The segment address may reside in any of the four segment registers: CS, DS, SS, or ES. However, the offset address may reside only in registers BX, BP, SP, SI, or DI. AX, CX, and DX may not be used to contain an offset address during real mode memory addressing.

Limitations of the MOV Instruction

The MOV instruction can move nearly any register to any other register. For reasons having to do with the limited budget of transistors on the 8086 and 8088 chips, MOV can't quite do any move you can think of-in real mode, at least. Here's a list of MOV's real mode limitations:

MOV cannot move memory data to memory data. In other words, an instruction like MOV [SI],[BX] is illegal. Either of MOV's two operands may be memory data, but both cannot be at once.
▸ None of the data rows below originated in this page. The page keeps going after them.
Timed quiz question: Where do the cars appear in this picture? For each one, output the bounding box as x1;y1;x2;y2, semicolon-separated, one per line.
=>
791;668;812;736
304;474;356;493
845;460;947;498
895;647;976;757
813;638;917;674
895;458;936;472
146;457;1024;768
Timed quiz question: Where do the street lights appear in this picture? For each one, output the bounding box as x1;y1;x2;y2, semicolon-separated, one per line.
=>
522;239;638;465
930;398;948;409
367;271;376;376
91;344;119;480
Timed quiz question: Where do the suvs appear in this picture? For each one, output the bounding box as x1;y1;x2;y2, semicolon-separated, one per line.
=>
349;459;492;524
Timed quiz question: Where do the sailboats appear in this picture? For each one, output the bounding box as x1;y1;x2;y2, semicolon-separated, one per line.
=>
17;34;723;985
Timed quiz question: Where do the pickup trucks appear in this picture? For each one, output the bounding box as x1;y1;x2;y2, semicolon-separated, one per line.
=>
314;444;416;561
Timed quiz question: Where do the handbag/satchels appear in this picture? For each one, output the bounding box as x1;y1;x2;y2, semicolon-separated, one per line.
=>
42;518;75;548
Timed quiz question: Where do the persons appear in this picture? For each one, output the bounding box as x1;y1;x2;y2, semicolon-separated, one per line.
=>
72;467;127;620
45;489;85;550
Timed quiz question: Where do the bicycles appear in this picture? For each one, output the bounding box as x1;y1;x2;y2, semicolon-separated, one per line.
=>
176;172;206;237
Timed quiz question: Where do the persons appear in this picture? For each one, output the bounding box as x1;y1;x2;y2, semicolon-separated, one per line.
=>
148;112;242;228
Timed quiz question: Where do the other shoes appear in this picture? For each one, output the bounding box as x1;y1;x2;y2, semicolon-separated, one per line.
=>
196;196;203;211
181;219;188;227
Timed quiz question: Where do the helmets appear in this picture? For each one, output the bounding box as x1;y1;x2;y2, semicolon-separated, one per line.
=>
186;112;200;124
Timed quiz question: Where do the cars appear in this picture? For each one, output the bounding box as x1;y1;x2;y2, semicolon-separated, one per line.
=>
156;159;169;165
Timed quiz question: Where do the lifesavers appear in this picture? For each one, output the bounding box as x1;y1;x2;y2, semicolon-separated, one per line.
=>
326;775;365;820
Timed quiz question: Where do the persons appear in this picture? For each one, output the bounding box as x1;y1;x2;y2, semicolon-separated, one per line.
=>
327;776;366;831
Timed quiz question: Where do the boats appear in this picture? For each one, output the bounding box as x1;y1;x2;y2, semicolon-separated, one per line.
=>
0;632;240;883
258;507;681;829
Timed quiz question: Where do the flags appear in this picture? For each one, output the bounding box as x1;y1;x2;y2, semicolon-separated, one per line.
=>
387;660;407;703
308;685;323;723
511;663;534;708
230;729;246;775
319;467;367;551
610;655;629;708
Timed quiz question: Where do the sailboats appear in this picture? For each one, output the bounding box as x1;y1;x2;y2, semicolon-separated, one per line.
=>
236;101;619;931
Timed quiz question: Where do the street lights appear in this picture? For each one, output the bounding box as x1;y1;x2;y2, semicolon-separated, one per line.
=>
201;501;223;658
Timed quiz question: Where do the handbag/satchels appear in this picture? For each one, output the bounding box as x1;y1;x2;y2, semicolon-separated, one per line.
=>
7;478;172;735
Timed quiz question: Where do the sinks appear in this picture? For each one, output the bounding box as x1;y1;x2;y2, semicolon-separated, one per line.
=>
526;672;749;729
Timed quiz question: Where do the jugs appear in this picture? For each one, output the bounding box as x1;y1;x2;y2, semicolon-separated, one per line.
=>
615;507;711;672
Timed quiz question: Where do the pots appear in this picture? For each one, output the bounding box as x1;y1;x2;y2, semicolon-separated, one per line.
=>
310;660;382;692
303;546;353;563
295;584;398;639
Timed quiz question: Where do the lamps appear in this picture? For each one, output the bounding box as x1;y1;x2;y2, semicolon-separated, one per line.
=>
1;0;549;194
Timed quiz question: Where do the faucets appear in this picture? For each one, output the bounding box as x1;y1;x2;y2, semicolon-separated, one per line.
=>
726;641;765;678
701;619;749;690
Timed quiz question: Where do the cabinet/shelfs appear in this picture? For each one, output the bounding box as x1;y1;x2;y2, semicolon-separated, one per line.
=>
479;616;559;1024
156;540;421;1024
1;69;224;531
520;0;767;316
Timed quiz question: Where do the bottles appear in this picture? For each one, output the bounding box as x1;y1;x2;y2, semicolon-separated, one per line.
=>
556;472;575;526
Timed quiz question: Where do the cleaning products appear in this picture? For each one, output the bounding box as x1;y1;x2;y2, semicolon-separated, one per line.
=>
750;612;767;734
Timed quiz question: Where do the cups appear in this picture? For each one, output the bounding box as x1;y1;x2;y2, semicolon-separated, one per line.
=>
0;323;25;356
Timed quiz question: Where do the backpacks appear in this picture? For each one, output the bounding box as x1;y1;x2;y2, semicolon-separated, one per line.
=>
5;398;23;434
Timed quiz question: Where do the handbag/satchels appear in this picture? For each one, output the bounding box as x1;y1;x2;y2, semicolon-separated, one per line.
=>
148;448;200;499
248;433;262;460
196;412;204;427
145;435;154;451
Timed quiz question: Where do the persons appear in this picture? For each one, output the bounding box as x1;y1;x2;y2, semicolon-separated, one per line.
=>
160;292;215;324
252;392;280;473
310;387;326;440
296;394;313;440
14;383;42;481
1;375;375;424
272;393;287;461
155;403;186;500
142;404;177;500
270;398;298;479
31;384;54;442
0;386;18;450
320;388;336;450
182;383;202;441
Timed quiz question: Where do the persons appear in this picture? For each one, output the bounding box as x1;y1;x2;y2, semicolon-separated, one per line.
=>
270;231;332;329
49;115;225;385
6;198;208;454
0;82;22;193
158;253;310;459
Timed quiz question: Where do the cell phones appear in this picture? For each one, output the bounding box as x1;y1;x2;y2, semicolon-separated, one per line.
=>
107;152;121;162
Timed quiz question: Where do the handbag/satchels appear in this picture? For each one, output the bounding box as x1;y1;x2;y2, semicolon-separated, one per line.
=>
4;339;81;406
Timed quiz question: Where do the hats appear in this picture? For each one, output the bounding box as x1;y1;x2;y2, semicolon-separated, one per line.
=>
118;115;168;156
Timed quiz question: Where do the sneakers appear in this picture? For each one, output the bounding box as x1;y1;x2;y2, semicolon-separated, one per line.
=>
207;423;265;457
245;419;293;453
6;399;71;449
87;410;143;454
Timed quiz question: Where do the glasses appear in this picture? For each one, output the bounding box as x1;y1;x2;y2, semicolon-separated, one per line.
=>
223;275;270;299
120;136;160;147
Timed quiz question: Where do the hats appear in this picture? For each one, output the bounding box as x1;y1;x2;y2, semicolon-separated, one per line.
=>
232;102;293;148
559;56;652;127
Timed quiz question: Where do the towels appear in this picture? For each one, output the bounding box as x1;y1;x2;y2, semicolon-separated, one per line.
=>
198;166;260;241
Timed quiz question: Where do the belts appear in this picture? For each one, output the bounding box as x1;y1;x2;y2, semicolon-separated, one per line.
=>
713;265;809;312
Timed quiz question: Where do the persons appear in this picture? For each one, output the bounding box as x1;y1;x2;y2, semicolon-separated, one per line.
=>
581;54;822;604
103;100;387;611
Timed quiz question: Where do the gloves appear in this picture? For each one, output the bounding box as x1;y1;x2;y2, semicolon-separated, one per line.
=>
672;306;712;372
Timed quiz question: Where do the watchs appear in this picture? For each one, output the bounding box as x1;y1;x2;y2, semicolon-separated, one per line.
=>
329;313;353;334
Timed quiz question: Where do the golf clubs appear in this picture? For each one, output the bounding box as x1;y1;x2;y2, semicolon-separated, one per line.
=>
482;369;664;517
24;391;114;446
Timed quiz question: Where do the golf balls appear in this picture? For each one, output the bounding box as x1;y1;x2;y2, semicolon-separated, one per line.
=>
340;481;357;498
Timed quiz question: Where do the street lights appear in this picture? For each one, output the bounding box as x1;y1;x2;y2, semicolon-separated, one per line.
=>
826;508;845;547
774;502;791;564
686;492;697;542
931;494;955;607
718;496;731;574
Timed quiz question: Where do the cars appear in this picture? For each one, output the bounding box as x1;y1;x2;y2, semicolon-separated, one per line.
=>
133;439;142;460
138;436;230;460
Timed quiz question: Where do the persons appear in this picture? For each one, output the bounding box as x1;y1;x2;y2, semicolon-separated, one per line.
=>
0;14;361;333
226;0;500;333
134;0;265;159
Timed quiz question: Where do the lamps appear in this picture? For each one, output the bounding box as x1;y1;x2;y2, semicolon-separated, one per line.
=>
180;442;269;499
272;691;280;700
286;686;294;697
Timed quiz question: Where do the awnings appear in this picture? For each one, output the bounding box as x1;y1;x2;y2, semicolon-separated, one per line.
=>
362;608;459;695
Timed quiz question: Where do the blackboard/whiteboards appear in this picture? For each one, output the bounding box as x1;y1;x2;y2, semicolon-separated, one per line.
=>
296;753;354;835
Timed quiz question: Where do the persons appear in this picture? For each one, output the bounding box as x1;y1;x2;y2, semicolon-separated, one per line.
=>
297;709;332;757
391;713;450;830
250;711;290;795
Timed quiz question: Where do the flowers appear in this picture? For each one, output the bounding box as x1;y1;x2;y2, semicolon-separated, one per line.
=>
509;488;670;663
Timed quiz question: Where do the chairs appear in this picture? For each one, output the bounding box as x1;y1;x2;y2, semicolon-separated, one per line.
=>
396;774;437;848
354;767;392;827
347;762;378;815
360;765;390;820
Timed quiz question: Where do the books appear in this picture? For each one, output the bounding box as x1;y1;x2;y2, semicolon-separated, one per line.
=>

MOV cannot move one segment register into another. Instructions like MOV CS,SS are illegal. This could have been handy, but it simply can't be done.

MOV cannot move immediate data into a segment register. You can't code up MOV CS,0B800H. Again, it would be handy but you just can't do it.

MOV cannot move one of the 8-bit register halves into a 16-bit register, nor vice versa. There are easy ways around any possible difficulties here, and preventing moves between operands of different sizes can keep you out of numerous kinds of trouble.

These limitations, of course, are over and above those situations that simply don't make sense: moving a register or memory into immediate data, moving immediate data into immediate data, specifying a general-purpose register as a segment register to contain a segment, or specifying a segment register to contain an offset address. Table 7.3 shows numerous illegal MOV instructions that illustrate these various limitations and nonsense situations.

Table 7.3: Rogue MOV Instructions
ILLEGAL MOV INSTRUCTION	WHY IT'S ILLEGAL
MOV 17,1	Only one operand may be immediate data.
MOV 17,BX	Only the source operand may be immediate data.
MOV CX,DH	The operands must be the same size.
MOV [DI],[SI]	Only one operand may be memory data.
MOV DI,[DX:BX]	DX is not a segment register.
MOV ES,0B800	Segment registers may not be loaded from immediate data.
MOV DS,CS	Only one operand may be a segment register.
MOV [AX],BP	AX may not address memory data (nor may CX or DX).
MOV SI,[CS]	Segment registers may not address memory data.

Some Notes on Assembler Syntax

Although we haven't talked about it a whole lot just yet, this book focuses on a particular assembler called NASM. And if this book is your first exposure to assembly language, nothing I've said so far should cause you any cognitive dissonance with your earlier experience, since you have no earlier experience. However, if you've played with assembly language using other assemblers, you will soon begin to see small differences between what you once learned in writing assembly language mnemonics and what I'm teaching in this book. These differences are matters of syntax, and they may become important, especially if you ever try to convert source code to NASM from another assembler such as MASM, TASM, or A86.

In the best of all worlds, every assembler would respond in precisely the same way to all the same mnemonics and directives set up all the same ways. In reality, syntax differs. Here's a common example: In Microsoft's MASM, memory data that includes a segment override must be coded like this:


MOV AX,ES:[BX]

Note here that the segment override "ES:" is outside the brackets enclosing BX. NASM places the overrides inside the brackets:


MOV AX,[ES:BX]

These two lines perform precisely the same job. The people who wrote NASM feel (and I concur) that it makes far more sense to place the override inside the brackets than outside. The difference is purely one of syntax. The two instructions mean precisely the same thing, right down to generating the very same binary machine code: 3E 8B 07.

Worse, when you enter the same thing in DEBUG, it must be done this way:


ES: MOV AX,[BX]

Differences in syntax will drive you crazy on occasion, especially when flipping between NASM and DEBUG. It's best to get a firm grip on what the instructions are doing, and understand what's required to make a particular instruction assemble correctly. I point out some common differences between NASM and MASM throughout this book, since MASM is by far the most popular assembler in the x86 world, and more people have been exposed to it than any other.